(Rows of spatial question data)
◆ ◆ ◆ ◆ ◆ ◆ ◆

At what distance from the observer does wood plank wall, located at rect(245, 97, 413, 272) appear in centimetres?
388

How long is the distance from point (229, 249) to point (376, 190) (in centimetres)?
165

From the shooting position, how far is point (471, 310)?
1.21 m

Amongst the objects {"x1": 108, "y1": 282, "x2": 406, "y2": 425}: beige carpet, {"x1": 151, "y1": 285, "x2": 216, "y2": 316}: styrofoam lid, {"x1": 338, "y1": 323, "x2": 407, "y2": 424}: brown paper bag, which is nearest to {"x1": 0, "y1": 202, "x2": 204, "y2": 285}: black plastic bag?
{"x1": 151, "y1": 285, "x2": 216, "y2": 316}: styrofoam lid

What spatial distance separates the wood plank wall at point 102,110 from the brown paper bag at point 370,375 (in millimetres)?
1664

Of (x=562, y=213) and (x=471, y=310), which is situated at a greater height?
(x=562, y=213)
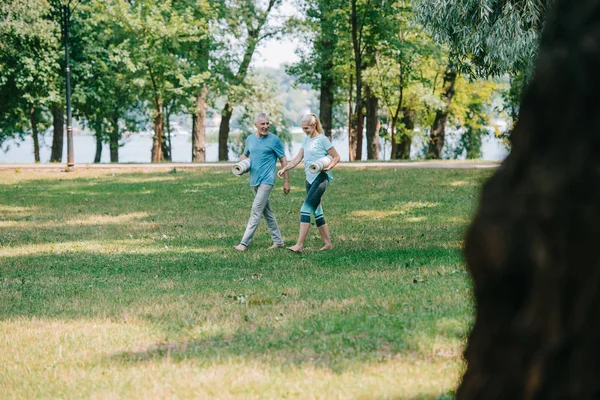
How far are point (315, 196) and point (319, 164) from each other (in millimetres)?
580

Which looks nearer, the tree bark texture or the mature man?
the tree bark texture

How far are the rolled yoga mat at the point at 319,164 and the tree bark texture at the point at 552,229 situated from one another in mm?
8517

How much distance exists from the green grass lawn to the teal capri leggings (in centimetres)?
56

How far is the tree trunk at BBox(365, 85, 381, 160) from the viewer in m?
43.3

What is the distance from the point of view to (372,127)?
4338 centimetres

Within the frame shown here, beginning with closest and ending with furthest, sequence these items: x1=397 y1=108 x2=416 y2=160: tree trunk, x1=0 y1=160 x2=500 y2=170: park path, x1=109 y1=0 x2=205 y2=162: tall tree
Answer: x1=0 y1=160 x2=500 y2=170: park path → x1=109 y1=0 x2=205 y2=162: tall tree → x1=397 y1=108 x2=416 y2=160: tree trunk

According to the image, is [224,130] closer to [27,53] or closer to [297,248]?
[27,53]

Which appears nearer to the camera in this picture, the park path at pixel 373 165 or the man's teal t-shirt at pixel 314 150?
the man's teal t-shirt at pixel 314 150

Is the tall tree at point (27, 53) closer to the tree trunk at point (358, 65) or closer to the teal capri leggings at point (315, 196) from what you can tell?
the tree trunk at point (358, 65)

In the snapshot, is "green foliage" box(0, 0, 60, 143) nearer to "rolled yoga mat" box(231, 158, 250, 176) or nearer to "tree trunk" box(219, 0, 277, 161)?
"tree trunk" box(219, 0, 277, 161)

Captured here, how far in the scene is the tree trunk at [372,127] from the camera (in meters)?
43.3

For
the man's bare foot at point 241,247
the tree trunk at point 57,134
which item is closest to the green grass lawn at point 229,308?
the man's bare foot at point 241,247

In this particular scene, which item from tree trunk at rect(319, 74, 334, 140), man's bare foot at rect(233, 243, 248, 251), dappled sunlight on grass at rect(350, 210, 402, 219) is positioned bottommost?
man's bare foot at rect(233, 243, 248, 251)

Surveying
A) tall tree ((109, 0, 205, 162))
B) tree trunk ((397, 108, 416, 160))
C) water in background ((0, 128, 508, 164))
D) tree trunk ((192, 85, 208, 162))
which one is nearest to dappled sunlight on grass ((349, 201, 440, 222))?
water in background ((0, 128, 508, 164))
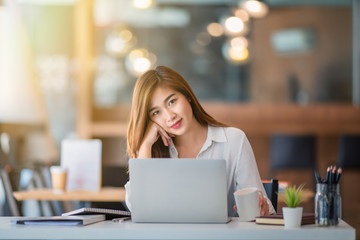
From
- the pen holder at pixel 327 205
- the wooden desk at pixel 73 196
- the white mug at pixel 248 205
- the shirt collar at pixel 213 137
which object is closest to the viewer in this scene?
the pen holder at pixel 327 205

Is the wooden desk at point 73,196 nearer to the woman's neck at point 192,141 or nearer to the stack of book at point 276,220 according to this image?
the woman's neck at point 192,141

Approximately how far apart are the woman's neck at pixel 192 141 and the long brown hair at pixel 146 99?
7 cm

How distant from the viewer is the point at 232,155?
2.45m

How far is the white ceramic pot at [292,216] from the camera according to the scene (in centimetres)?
170

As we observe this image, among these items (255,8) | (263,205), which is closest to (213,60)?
(255,8)

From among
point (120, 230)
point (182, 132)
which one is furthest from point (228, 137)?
point (120, 230)

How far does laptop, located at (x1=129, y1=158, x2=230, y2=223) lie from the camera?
1762 millimetres

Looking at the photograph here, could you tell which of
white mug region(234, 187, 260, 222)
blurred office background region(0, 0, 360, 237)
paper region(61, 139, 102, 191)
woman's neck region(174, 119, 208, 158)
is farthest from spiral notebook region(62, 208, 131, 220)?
blurred office background region(0, 0, 360, 237)

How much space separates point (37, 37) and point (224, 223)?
625cm

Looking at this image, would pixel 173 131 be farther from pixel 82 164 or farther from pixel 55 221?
pixel 82 164

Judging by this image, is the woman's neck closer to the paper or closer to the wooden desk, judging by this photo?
the wooden desk

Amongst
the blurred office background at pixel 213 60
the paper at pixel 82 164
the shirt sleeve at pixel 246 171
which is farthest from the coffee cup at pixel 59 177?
the blurred office background at pixel 213 60

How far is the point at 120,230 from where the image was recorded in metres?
1.62

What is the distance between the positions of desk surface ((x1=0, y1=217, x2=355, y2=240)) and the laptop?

◆ ◆ ◆ ◆ ◆ ◆ ◆

» WRITTEN TASK: Give all the entries again exactly, dropping each picture.

» FULL ANSWER:
At what distance from the observer does wood plank wall, located at rect(245, 97, 413, 272) appear in centimetres?
388

How long is the distance from point (229, 249) to point (376, 190) (in centimetres)?
165

From the shooting position, how far is point (471, 310)?
1.21 m

Amongst the objects {"x1": 108, "y1": 282, "x2": 406, "y2": 425}: beige carpet, {"x1": 151, "y1": 285, "x2": 216, "y2": 316}: styrofoam lid, {"x1": 338, "y1": 323, "x2": 407, "y2": 424}: brown paper bag, which is nearest to {"x1": 0, "y1": 202, "x2": 204, "y2": 285}: black plastic bag?
{"x1": 151, "y1": 285, "x2": 216, "y2": 316}: styrofoam lid

What spatial distance separates the wood plank wall at point 102,110 from the brown paper bag at point 370,375 (in millimetres)?
1664

Of (x=562, y=213) and (x=471, y=310), which is situated at a greater height?
(x=562, y=213)
How far are point (315, 196) and point (319, 164) from each other (in millimetres)?
580

Which looks nearer, the tree bark texture or the mature man?
the tree bark texture

How far are the rolled yoga mat at the point at 319,164 and the tree bark texture at the point at 552,229 situated from one another in mm?
8517

How much distance exists from the green grass lawn to the teal capri leggings (in centimetres)?
56

How far is the tree trunk at BBox(365, 85, 381, 160) from the viewer in m?
43.3

What is the distance from the point of view to (372,127)?
4338 centimetres

Within the frame shown here, beginning with closest and ending with furthest, sequence these items: x1=397 y1=108 x2=416 y2=160: tree trunk, x1=0 y1=160 x2=500 y2=170: park path, x1=109 y1=0 x2=205 y2=162: tall tree
Answer: x1=0 y1=160 x2=500 y2=170: park path → x1=109 y1=0 x2=205 y2=162: tall tree → x1=397 y1=108 x2=416 y2=160: tree trunk

According to the image, is [224,130] closer to [27,53] or closer to [297,248]?
[27,53]

Which appears nearer to the camera in this picture, the park path at pixel 373 165 or the man's teal t-shirt at pixel 314 150?
the man's teal t-shirt at pixel 314 150

Is the tall tree at point (27, 53) closer to the tree trunk at point (358, 65) or closer to the teal capri leggings at point (315, 196) from what you can tell?
the tree trunk at point (358, 65)

In the snapshot, is "green foliage" box(0, 0, 60, 143) nearer to "rolled yoga mat" box(231, 158, 250, 176) or nearer to "tree trunk" box(219, 0, 277, 161)?
"tree trunk" box(219, 0, 277, 161)

Captured here, how far in the scene is the tree trunk at [372,127] from the camera (in meters)?
43.3

For
the man's bare foot at point 241,247
the tree trunk at point 57,134
which item is closest to the green grass lawn at point 229,308?
the man's bare foot at point 241,247

In this particular scene, which item from tree trunk at rect(319, 74, 334, 140), man's bare foot at rect(233, 243, 248, 251), dappled sunlight on grass at rect(350, 210, 402, 219) is positioned bottommost?
man's bare foot at rect(233, 243, 248, 251)

Surveying
A) tall tree ((109, 0, 205, 162))
B) tree trunk ((397, 108, 416, 160))
C) water in background ((0, 128, 508, 164))
D) tree trunk ((192, 85, 208, 162))
which one is nearest to dappled sunlight on grass ((349, 201, 440, 222))?
water in background ((0, 128, 508, 164))
From
- the pen holder at pixel 327 205
- the wooden desk at pixel 73 196
- the white mug at pixel 248 205
- the shirt collar at pixel 213 137
which object is closest to the viewer in this scene?
the pen holder at pixel 327 205

Is the wooden desk at point 73,196 nearer to the woman's neck at point 192,141 or nearer to the stack of book at point 276,220 according to this image?
the woman's neck at point 192,141

Approximately how far apart are the woman's neck at pixel 192 141 and the long brown hair at pixel 146 99?
7 cm

How distant from the viewer is the point at 232,155?
2.45m

How far is the white ceramic pot at [292,216] from the camera according to the scene (in centimetres)?
170

As we observe this image, among these items (255,8) | (263,205), which is closest to (213,60)?
(255,8)

From among
point (120, 230)
point (182, 132)
which one is furthest from point (228, 137)?
point (120, 230)

How far does laptop, located at (x1=129, y1=158, x2=230, y2=223) lie from the camera?
1762 millimetres

Looking at the photograph here, could you tell which of
white mug region(234, 187, 260, 222)
blurred office background region(0, 0, 360, 237)
paper region(61, 139, 102, 191)
woman's neck region(174, 119, 208, 158)
is farthest from spiral notebook region(62, 208, 131, 220)?
blurred office background region(0, 0, 360, 237)

How much space separates point (37, 37) and point (224, 223)?
625cm

Looking at this image, would pixel 173 131 be farther from pixel 82 164 or farther from pixel 55 221?
pixel 82 164

Judging by this image, is the woman's neck closer to the paper or closer to the wooden desk, judging by this photo?
the wooden desk

Amongst
the blurred office background at pixel 213 60
the paper at pixel 82 164
the shirt sleeve at pixel 246 171
which is farthest from the coffee cup at pixel 59 177?
the blurred office background at pixel 213 60

How far is the point at 120,230 from where the image was recorded in metres?
1.62

What is the distance between the positions of desk surface ((x1=0, y1=217, x2=355, y2=240)) and the laptop?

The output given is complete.